> EXTRACTED DATA:
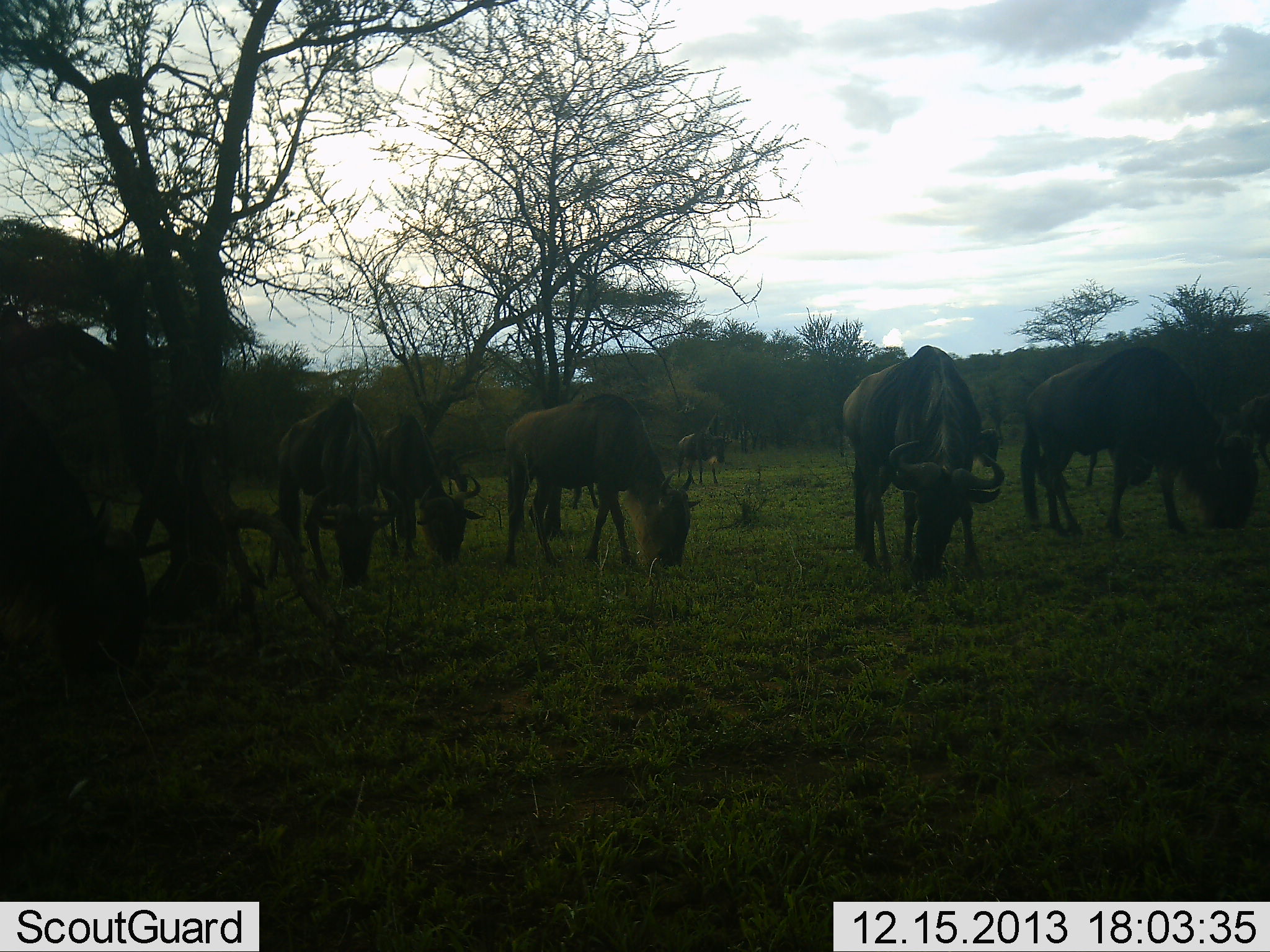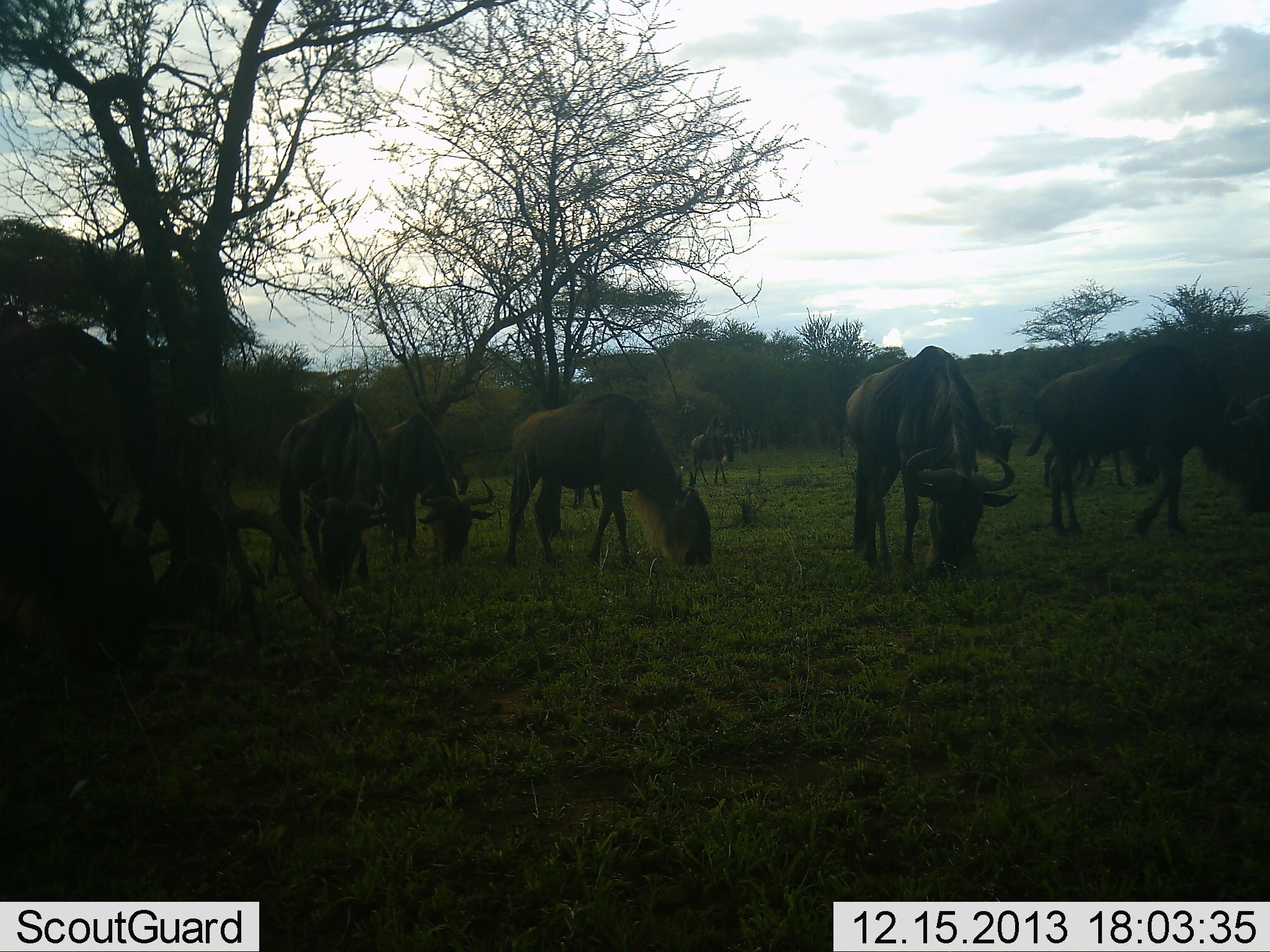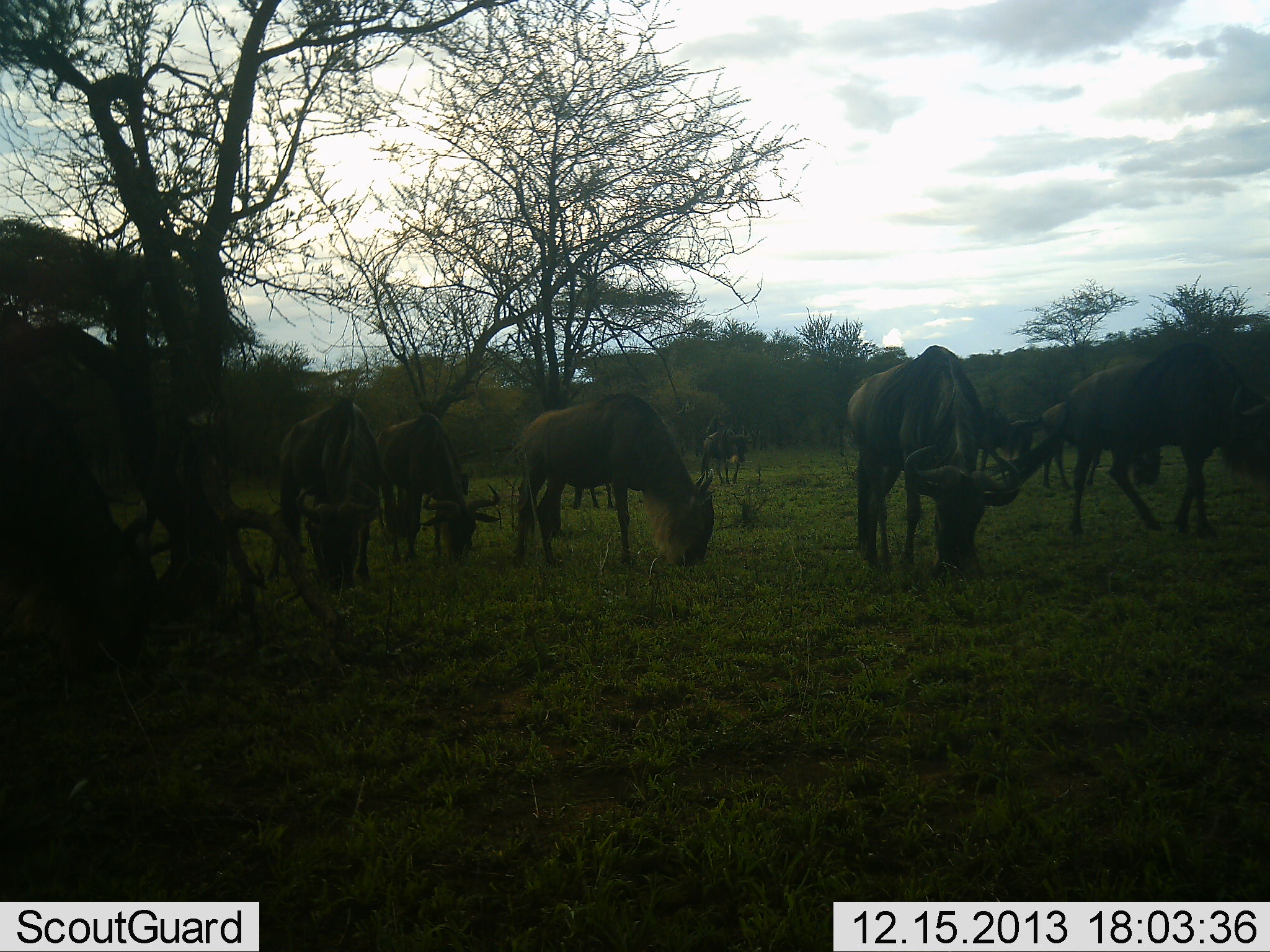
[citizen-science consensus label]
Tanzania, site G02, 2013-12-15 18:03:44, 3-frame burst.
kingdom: Animalia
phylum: Chordata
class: Mammalia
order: Artiodactyla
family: Bovidae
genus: Connochaetes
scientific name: Connochaetes taurinus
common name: blue wildebeest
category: wildebeest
Wildebeest (blue wildebeest) (Connochaetes taurinus), count 10. Behavior (volunteer vote fractions): standing 20%, resting 0%, moving 10%, interacting 0%. Young present (vote fraction): 0%. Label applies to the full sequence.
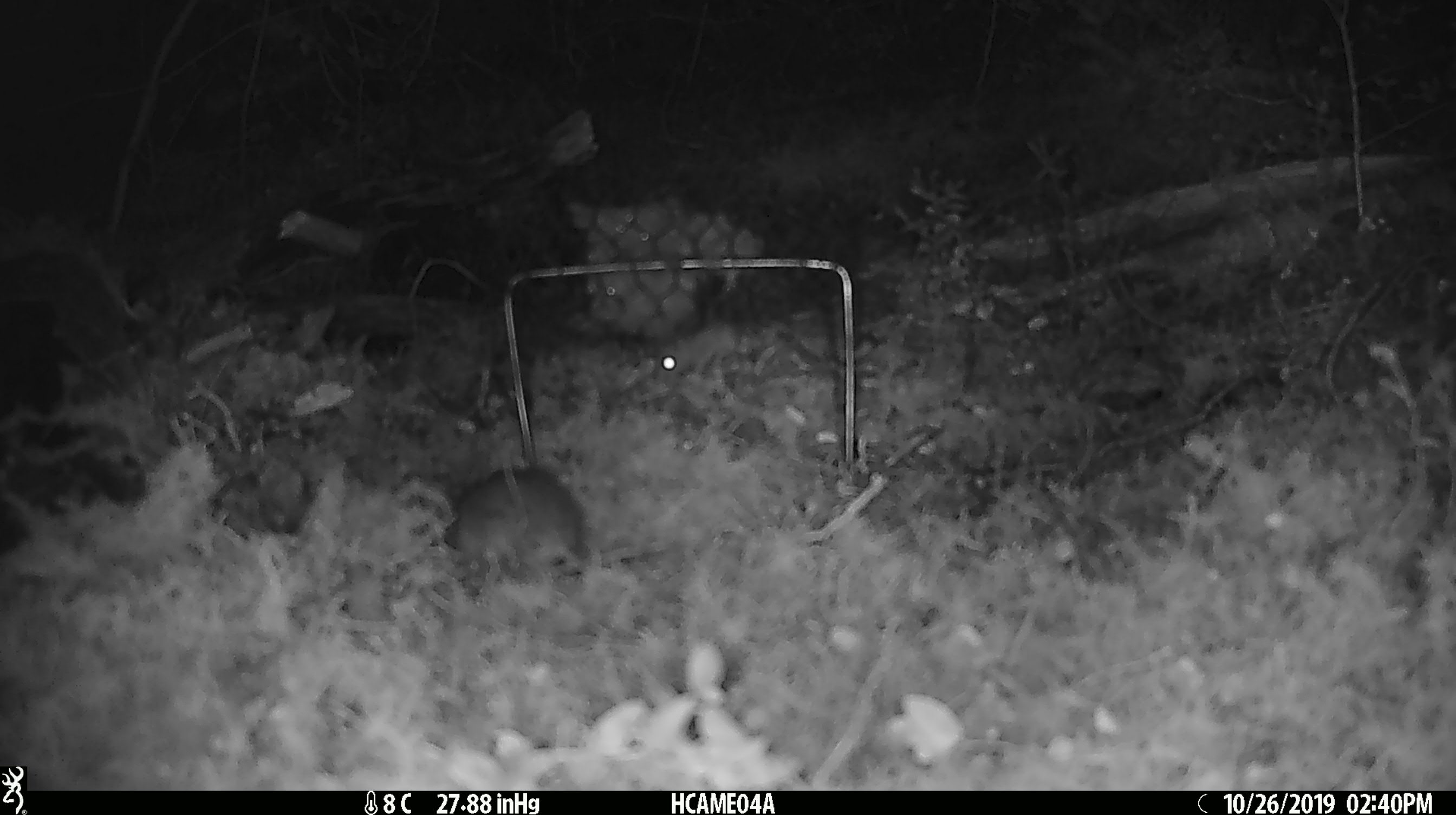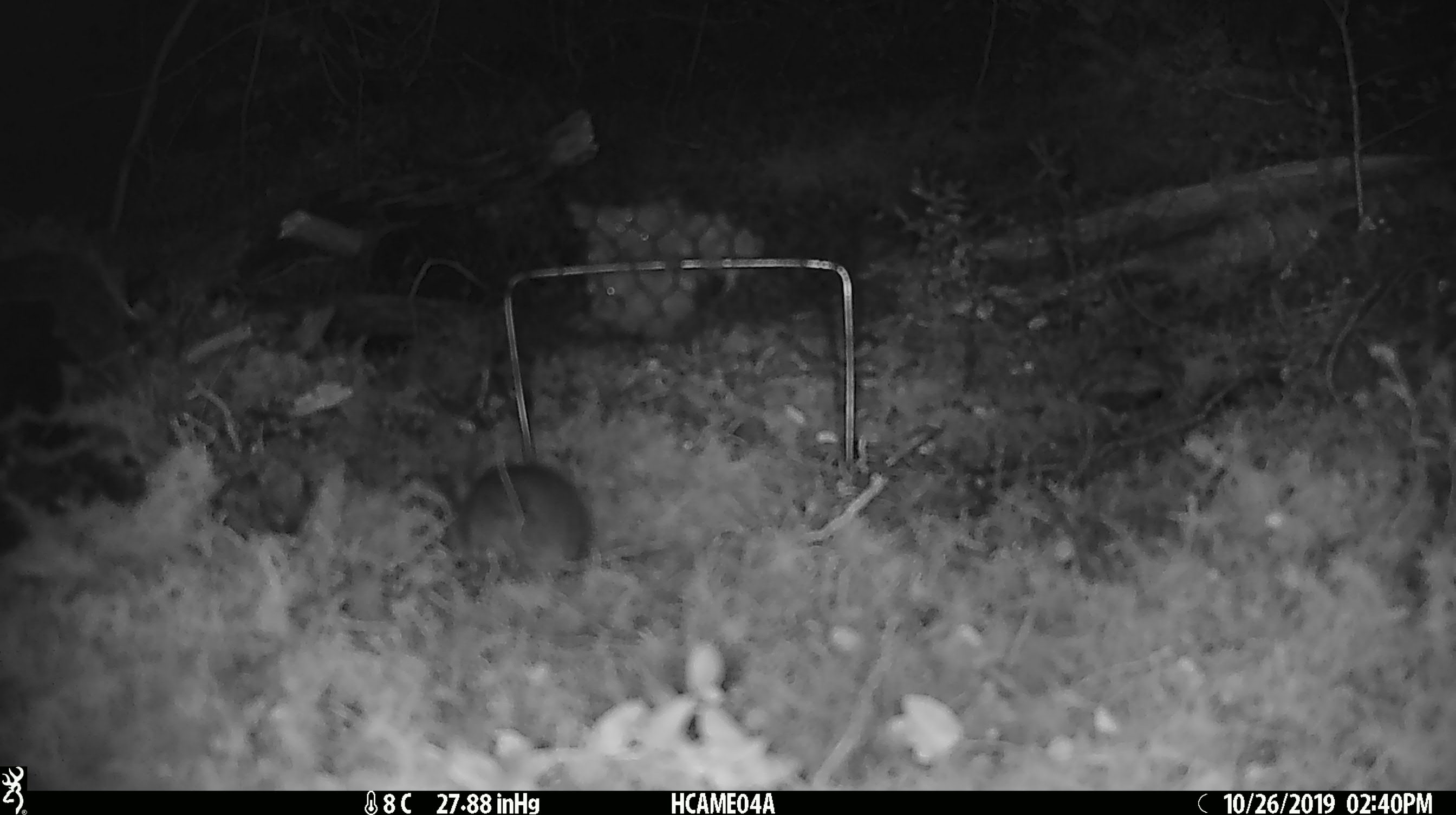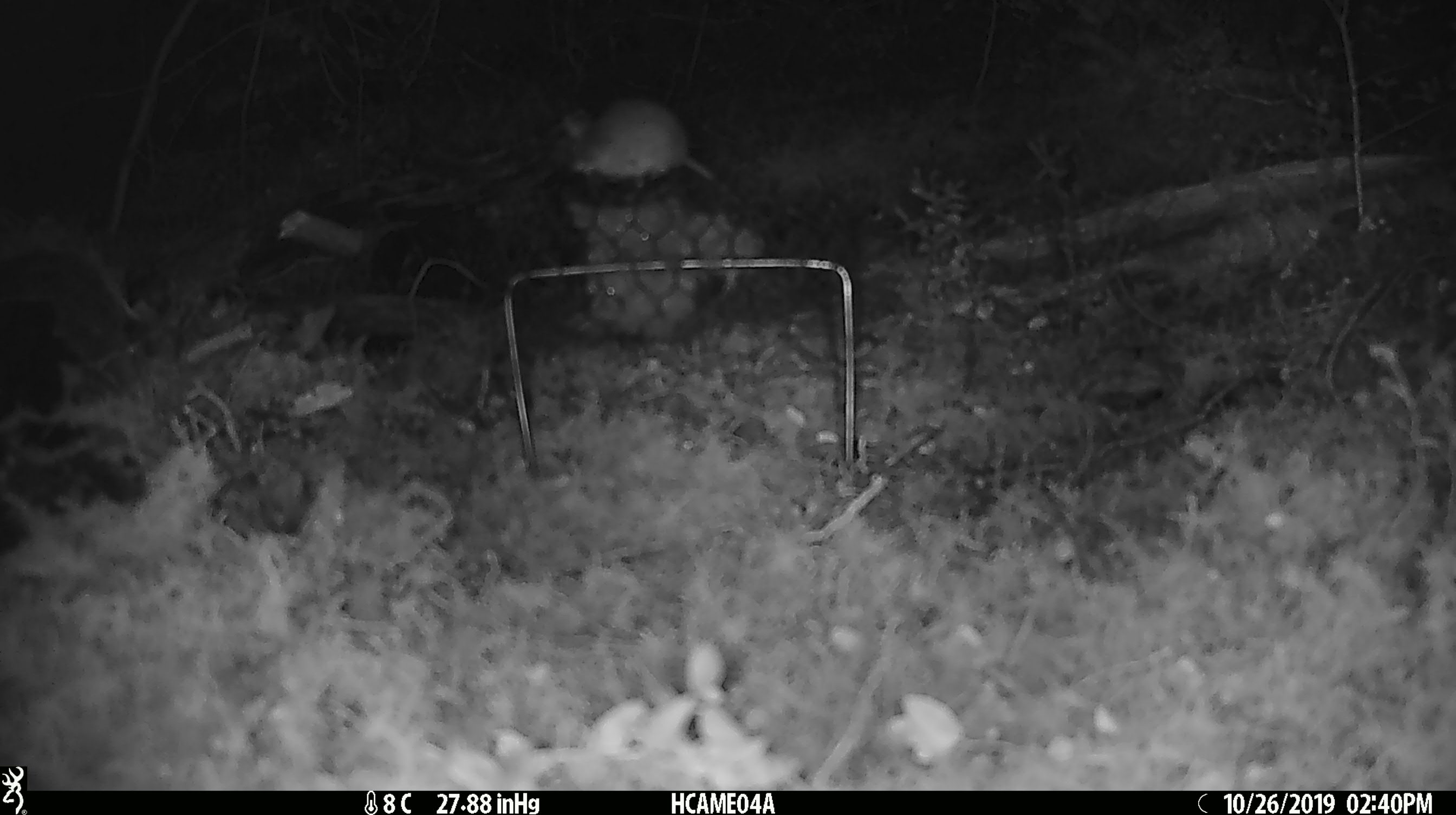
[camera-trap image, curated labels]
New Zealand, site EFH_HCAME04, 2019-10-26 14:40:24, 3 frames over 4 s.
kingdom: Animalia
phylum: Chordata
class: Mammalia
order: Rodentia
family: Muridae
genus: Mus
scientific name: Mus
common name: mouse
Mouse (Mus).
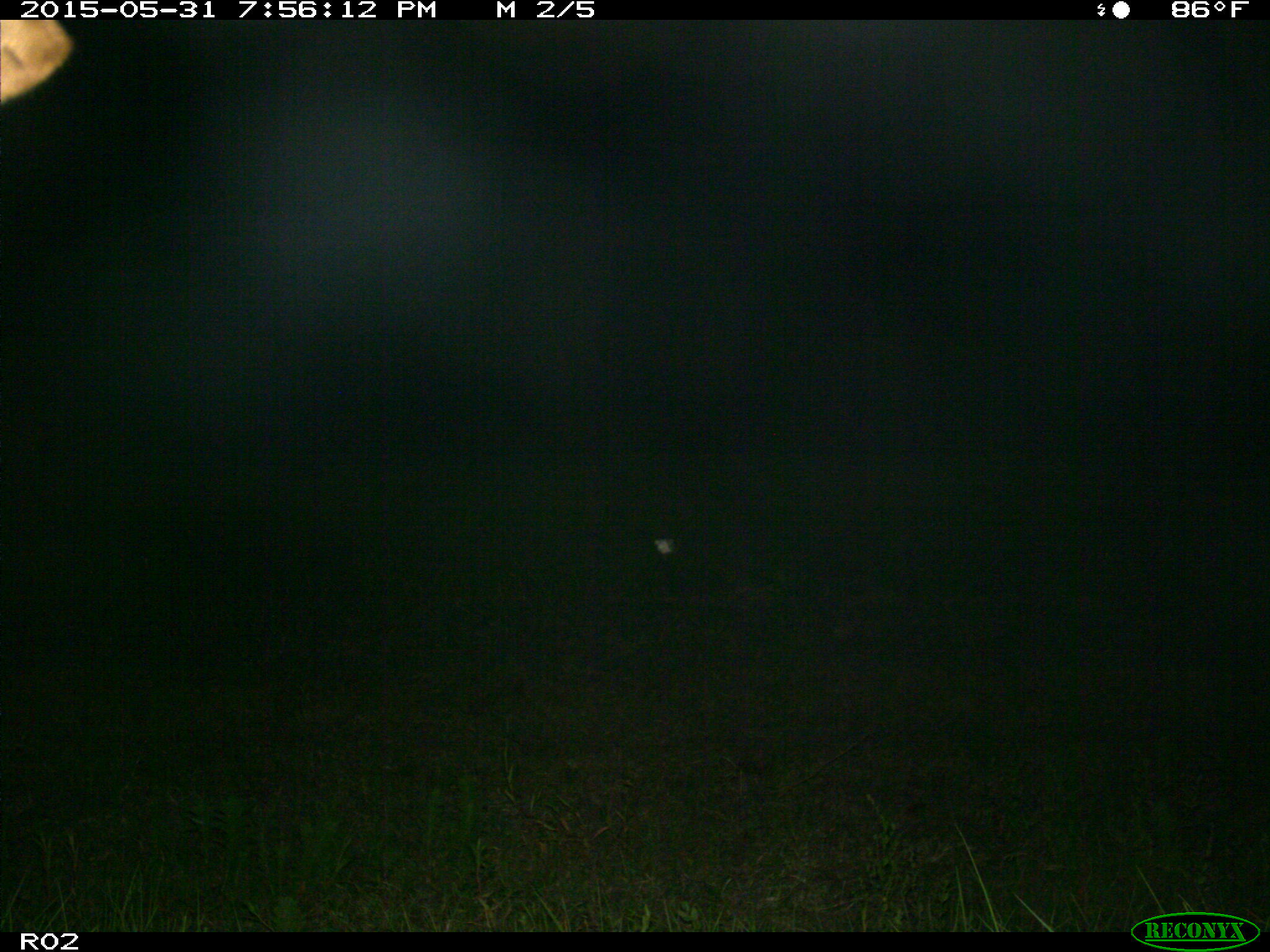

> YOUR TASK: All of the entries above need to be repeated exactly, minus the pictures.

> SOLUTION:
[citizen-science consensus label]
Tanzania, site G02, 2013-12-15 18:03:44, 3-frame burst.
kingdom: Animalia
phylum: Chordata
class: Mammalia
order: Artiodactyla
family: Bovidae
genus: Connochaetes
scientific name: Connochaetes taurinus
common name: blue wildebeest
category: wildebeest
Wildebeest (blue wildebeest) (Connochaetes taurinus), count 10. Behavior (volunteer vote fractions): standing 20%, resting 0%, moving 10%, interacting 0%. Young present (vote fraction): 0%. Label applies to the full sequence.
[camera-trap image, curated labels]
New Zealand, site EFH_HCAME04, 2019-10-26 14:40:24, 3 frames over 4 s.
kingdom: Animalia
phylum: Chordata
class: Mammalia
order: Rodentia
family: Muridae
genus: Mus
scientific name: Mus
common name: mouse
Mouse (Mus).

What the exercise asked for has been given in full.